Text augmentation

Rajeev21c · November 18, 2021, 1:06pm

Can anybody give some insights into the current text augmentation techniques in practice.

ilovescience · November 18, 2021, 10:29pm

@darek.kleczek won a Kaggle competition by adapting some computer vision augmentations to text:

Hopefully this is helpful.

Rajeev21c · November 21, 2021, 3:47am

Yes, that’s creative to extrapolate image augmentation techniques to text

MissoeMassa · November 21, 2021, 2:29pm

There are a couple of text augmentation techniques I heard of ( I did not implement these techniques myself yet):

Shuffle your text
Train a word2vec embedding, and use this to alter your text with synonyms.
Translate your text to another language and then translate it back to your original language.

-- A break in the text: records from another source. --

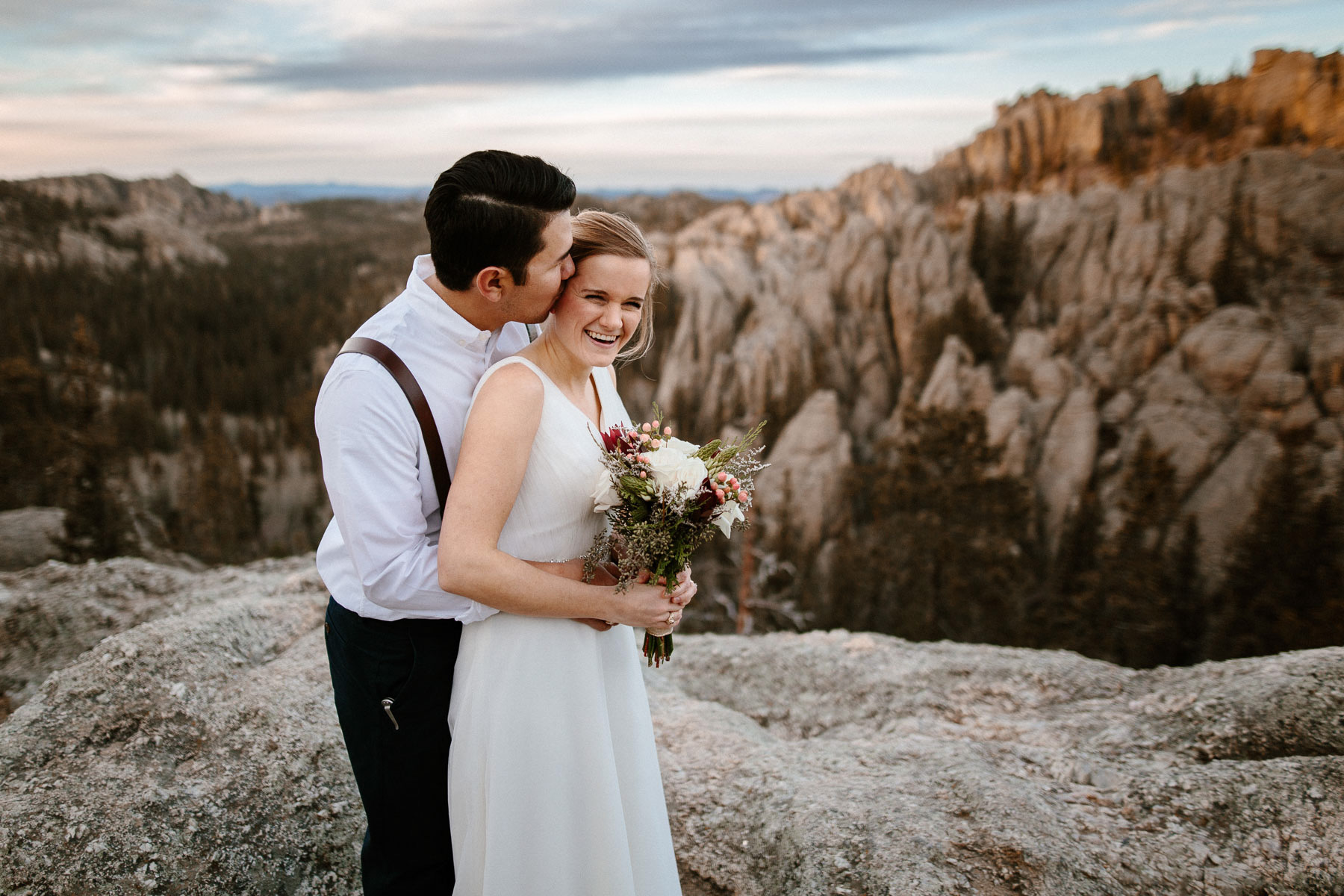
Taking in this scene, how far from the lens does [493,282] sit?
2533 mm

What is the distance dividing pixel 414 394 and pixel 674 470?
0.87m

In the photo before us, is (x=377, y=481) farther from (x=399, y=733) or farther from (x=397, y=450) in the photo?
(x=399, y=733)

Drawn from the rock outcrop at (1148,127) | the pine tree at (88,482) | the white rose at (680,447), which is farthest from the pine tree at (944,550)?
the rock outcrop at (1148,127)

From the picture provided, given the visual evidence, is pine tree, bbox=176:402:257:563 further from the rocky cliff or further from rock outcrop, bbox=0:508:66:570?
the rocky cliff

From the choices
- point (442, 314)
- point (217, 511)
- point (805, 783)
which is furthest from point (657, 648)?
point (217, 511)

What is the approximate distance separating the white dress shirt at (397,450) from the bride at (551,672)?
172 millimetres

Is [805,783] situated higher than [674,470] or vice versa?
[674,470]

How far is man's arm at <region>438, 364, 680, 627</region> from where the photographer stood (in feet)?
7.82

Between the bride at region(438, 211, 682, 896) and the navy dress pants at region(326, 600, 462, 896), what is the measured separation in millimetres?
96

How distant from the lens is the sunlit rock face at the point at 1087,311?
2588cm

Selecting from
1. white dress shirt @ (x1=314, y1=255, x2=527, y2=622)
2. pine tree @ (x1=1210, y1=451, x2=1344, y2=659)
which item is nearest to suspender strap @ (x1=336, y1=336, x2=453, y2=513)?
white dress shirt @ (x1=314, y1=255, x2=527, y2=622)

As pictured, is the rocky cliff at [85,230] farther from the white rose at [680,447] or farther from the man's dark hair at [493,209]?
the white rose at [680,447]

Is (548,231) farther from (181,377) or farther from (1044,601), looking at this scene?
(181,377)

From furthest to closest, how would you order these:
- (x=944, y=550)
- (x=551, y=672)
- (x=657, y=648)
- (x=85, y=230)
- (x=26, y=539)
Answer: (x=85, y=230)
(x=944, y=550)
(x=26, y=539)
(x=657, y=648)
(x=551, y=672)
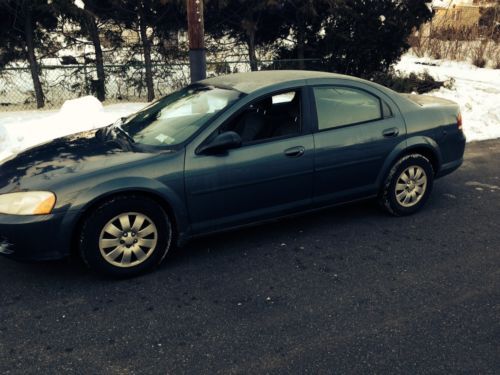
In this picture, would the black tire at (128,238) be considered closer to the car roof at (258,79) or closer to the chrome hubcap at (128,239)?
the chrome hubcap at (128,239)

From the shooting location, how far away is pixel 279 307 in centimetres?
333

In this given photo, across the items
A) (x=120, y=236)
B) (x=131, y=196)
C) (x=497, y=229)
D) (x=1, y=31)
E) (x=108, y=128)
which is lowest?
(x=497, y=229)

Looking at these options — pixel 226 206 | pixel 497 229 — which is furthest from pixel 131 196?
pixel 497 229

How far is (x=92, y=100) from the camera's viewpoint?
27.7 ft

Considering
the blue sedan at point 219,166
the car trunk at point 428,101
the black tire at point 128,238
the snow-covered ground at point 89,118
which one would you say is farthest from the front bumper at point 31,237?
the snow-covered ground at point 89,118

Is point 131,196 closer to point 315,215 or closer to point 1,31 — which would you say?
point 315,215

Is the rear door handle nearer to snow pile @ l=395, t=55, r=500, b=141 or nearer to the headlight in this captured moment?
the headlight

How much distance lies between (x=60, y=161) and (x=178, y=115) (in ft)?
3.59

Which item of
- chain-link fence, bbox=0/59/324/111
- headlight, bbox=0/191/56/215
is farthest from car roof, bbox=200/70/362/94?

Perhaps you can combine several techniques. Hopefully this helps

msivanes · November 23, 2021, 11:24pm

Rajeev21c · November 30, 2021, 1:11pm

Those were helpful!

Chapel · December 7, 2021, 1:09pm

Replace a few words with their synonyms.
Replace a few words with words that have similar (based on cosine similarity) word embeddings (like word2vec or GloVe) to those words.
Replace words based on the context using powerful transformer models (BERT).